Dive Brief:
- Ride-sharing giant Uber Technologies reached a non-prosecution agreement with federal authorities last week after it failed to disclose a 2016 data breach while under investigation by the Federal Trade Commission regarding its data practices, the U.S. Attorney's Office in the Northern District of California announced Friday.
- The FTC investigated Uber between 2015 and 2017 over its data practices and sent written questions to the company that required disclosure of any unauthorized access to personal information, according to federal prosecutors. However, in November 2016, unauthorized hackers used stolen credentials to access a private source code repository and steal 57 million user records with 600,000 driver’s license numbers.
- Under the non-prosecution agreement, Uber admitted that its personnel failed to disclose the November 2016 breach, despite the pending FTC investigation. The company is accepting responsibility for the actions of its officers, directors, employees and agents.
Dive Insight:
The Uber agreement highlights a breach of trust with customers and federal regulators. But the incident took place in a different era of cybersecurity and data governance, long before the 2020 SolarWinds attack and the 2021 Colonial Pipeline incident helped usher in historic policy changes.
The incident at Uber took place at a time when companies commonly failed to disclose data breaches and other cybersecurity incidents, partly due to the stigma of being perceived as lax with customer information, said Alla Valente, senior analyst at Forrester. She warned similar behavior and new corporate governance standards would not allow a major company to behave in a similar manner.
“Frankly, I mean, I’d have to have faith that if something like that happened today, it wouldn’t get to this point,” Valente said.
A federal grand jury indicted Uber’s former Chief Security Officer Joseph Sullivan in December 2021 on charges he attempted to cover up the 2016 hack by arranging a six-figure payment for two hackers, who agreed to remain silent about the attack. He was also charged with trying to conceal the incident from the customers and drivers whose PII was compromised.
Sullivan was charged with obstruction of justice in 2020 over the same incident.
The FTC had been investigating reports that Uber improperly accessed customer data, based on reports that surfaced in 2014. The agency settled with Uber in 2017, however it later found out from new management at the ride-sharing firm that a 2016 data breach had been covered up and not disclosed to the FTC, in response to written questions.
Uber in 2018 entered into a 20-year compliance program with the FTC and as part of the agreement announced last week, federal authorities noted significant changes to data compliance, legal and security functions at the company.
Federal authorities also cited extensive cooperation between Uber and federal authorities on the case.
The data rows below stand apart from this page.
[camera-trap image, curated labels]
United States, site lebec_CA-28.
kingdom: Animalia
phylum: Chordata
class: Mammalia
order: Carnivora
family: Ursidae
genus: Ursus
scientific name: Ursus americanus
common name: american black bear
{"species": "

Uber settled civil litigation with state attorneys general for $148 million and agreed to significant data reforms.
Gartner analysts said the Uber saga is an extreme example, but has rattled corporate security officers about how to respond to compliance demands.
“Couple that with an upward trend in ransomware attacks and the constant debate of to pay or not to pay, CISO’s often find themselves in a very lonely and undesirable position, under immense pressure to restore services,” Nader Henein, VP analyst at Gartner said via email.